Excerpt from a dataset

# # # # # # #

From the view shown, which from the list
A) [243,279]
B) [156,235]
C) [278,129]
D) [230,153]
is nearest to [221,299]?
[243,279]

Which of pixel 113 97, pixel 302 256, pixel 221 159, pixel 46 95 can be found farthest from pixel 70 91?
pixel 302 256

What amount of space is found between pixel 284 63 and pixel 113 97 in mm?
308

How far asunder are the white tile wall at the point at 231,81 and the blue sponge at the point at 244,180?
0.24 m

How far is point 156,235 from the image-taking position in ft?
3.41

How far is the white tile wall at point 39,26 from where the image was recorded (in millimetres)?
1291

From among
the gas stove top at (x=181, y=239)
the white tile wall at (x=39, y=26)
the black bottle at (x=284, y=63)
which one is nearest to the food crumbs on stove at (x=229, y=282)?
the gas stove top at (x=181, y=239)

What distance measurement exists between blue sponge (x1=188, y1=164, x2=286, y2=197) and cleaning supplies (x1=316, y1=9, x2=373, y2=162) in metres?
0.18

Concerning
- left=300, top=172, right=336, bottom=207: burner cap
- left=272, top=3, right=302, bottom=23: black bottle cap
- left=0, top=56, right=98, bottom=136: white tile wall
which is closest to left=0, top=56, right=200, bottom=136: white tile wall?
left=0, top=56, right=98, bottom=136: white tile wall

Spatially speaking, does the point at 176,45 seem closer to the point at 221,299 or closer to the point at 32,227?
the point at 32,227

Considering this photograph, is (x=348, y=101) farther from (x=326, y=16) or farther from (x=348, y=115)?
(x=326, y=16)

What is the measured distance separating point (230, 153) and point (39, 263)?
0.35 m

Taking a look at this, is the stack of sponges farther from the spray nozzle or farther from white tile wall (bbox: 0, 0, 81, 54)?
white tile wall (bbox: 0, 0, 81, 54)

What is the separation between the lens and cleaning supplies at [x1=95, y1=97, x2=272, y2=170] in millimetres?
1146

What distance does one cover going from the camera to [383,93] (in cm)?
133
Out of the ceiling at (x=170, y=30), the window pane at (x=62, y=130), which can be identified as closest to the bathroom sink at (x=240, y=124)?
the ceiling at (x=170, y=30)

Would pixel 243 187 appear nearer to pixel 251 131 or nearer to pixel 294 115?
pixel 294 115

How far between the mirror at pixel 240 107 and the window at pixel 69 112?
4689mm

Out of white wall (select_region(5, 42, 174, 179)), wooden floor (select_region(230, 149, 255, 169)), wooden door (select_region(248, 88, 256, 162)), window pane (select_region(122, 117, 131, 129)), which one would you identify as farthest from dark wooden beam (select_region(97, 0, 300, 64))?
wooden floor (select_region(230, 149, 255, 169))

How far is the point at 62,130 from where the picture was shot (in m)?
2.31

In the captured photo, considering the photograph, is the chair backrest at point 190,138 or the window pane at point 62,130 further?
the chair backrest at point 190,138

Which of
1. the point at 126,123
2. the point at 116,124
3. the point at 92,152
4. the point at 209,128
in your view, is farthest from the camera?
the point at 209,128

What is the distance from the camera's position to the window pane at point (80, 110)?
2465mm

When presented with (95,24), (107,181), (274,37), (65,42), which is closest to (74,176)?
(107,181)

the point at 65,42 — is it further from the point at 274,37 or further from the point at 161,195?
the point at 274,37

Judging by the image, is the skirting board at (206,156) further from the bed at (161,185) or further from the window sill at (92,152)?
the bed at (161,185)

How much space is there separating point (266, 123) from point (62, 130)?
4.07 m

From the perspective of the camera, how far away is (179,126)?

# # # # # # #

Can you return, word for word, the stretch of the material from the line containing "Judging by the" through the end of the material?

Judging by the image, is the skirting board at (206,156) further from the bed at (161,185) or further from the window sill at (92,152)?
the bed at (161,185)

How much space is there separating point (266, 123) from point (62, 130)?
4.07 m

From the perspective of the camera, how far away is (179,126)?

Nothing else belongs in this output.